Still, it seems difficult to imagine how such a small crew could feed all these animals in a single day. There is just Noah, his wife, their three sons and three daughters-in-law. The "daily" rounds would take years, it seems. Delicacy forbids me from mentioning the problems of the "clean-up" detail, but I would have to say that if the noise of all those animals didn't drive Noah insane (not to mention the insect bites), the smell should have killed him. But, at least they didn't have to worry about water to drink.
Yet, as preposterous as this story seems, there are people who claim they have found Noah's ark. Yes, they say that when the flood receded, there was Noah and his zoo perched upon the top of Mt. Ararat in Turkey. Now, all the animals must be dispersed to the far recesses of the earth: the obverse problem of how Noah collected them in the first place. More problematic, I think is how so many species survived when they had been reduced to just one pair or seven pairs of creatures. Also, you would think that the successful species which had the furthest to travel, would have left a trail of offspring along the way. What evidence is there that all species originated in Turkey? That's what the record should look like, if the ark landed on Ararat.

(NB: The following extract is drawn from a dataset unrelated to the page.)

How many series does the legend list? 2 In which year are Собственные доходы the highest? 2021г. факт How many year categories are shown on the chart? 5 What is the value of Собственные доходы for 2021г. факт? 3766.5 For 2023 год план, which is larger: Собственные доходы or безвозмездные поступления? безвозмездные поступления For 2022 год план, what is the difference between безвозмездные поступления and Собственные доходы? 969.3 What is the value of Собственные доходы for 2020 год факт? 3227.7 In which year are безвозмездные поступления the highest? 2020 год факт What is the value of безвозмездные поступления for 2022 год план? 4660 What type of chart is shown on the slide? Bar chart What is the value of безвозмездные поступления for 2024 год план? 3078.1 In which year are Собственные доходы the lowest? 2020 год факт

Still, none of this deters the true believer from maintaining that the story of Noah's ark is the God's truth. Nor does it deter those who think the ark has been found. Some of you may have seen the 1977 pseudo-documentary called "In Search of Noah's Ark" or the CBS special in 1993 entitled, "The Incredible Discovery of Noah's Ark." The first is a work of fiction claiming to be a documentary. The second was masterminded by George Jammal, who admitted that the story was a hoax. Jammal said he wanted to expose religious frauds. His hoax was seen by about 20 million people, most of whom probably still do not know that Jammal did not want them to take it seriously.
During his show, Jammal produced what he called "sacred wood" from the ark, which he later admitted was wood taken from railroad tracks in Long Beach, California, which he had hardened by cooking in an oven. He also prepared other fake wood by frying a piece of California pine on his kitchen stove in a mix of wine, iodine, sweet-and-sour and teriyaki sauces. He also admitted that he had never been to Turkey. The program was produced by Sun International Pictures, based in Salt Lake City, and responsible for several pseudo-documentaries on Nostradamus, the Bermuda Triangle, the Shroud of Turin, and UFOs.

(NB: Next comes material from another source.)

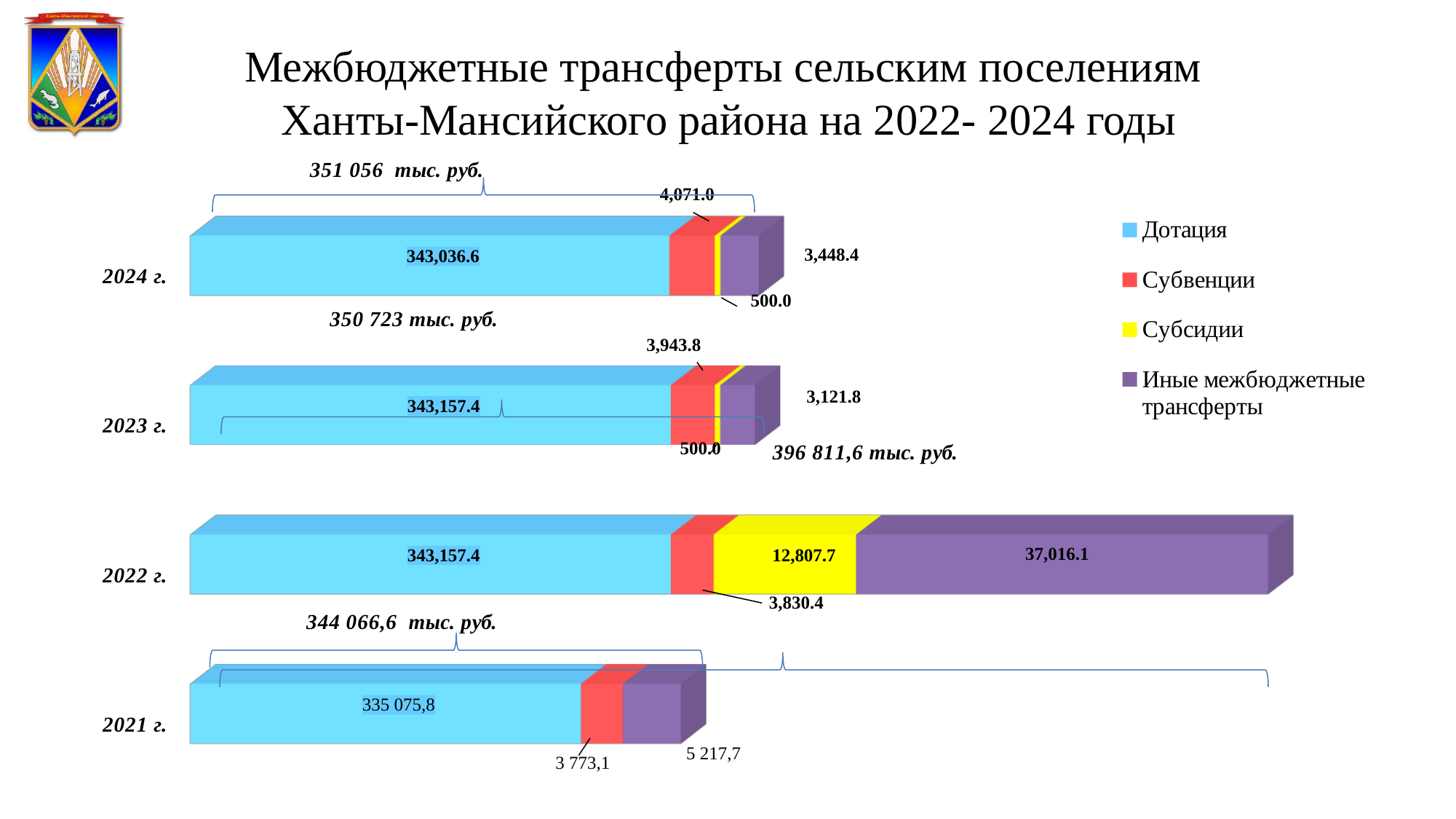
What is the total of the stacked bar for 2022 г. as labelled on the slide? 396 811,6 тыс. руб. Which is larger: Субсидии for 2022 г. or Субсидии for 2023 г.? Субсидии for 2022 г. How many series does the legend list? 4 What is the value of Дотация for 2024 г.? 343,036.6 Which year has the lowest value for Дотация? 2021 г. What kind of chart is shown on the slide? Stacked bar chart What is the value of Субвенции for 2021 г.? 3 773,1 What is the value of Субсидии for 2022 г.? 12,807.7 What is the difference between the Субвенции values for 2024 г. and 2023 г.? 127.2 Which year has the highest value for Иные межбюджетные трансферты? 2022 г. What is the value of Иные межбюджетные трансферты for 2022 г.? 37,016.1 How many years are shown on the chart? 4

What I would really like to see, though, is a documentary done by creation
scientists where they rebuild the ark and show us all how it was done.
Cerone, Daniel, "Admitting 'Noah's Ark' Hoax," Los Angeles Times, October 30,1993, p. F-1.
Feder, Kenneth L. Frauds, Myths and Mysteries - Science and Pseudoscience in Archaeology (Mountain View, California: Mayfield Publishing Compnay, 1990).
Moore, Robert A. "The impossible voyage of Noah's ark," Creation/Evolution 11:1-43.
Plimer, Ian. Telling Lies for God (Random House, 1994).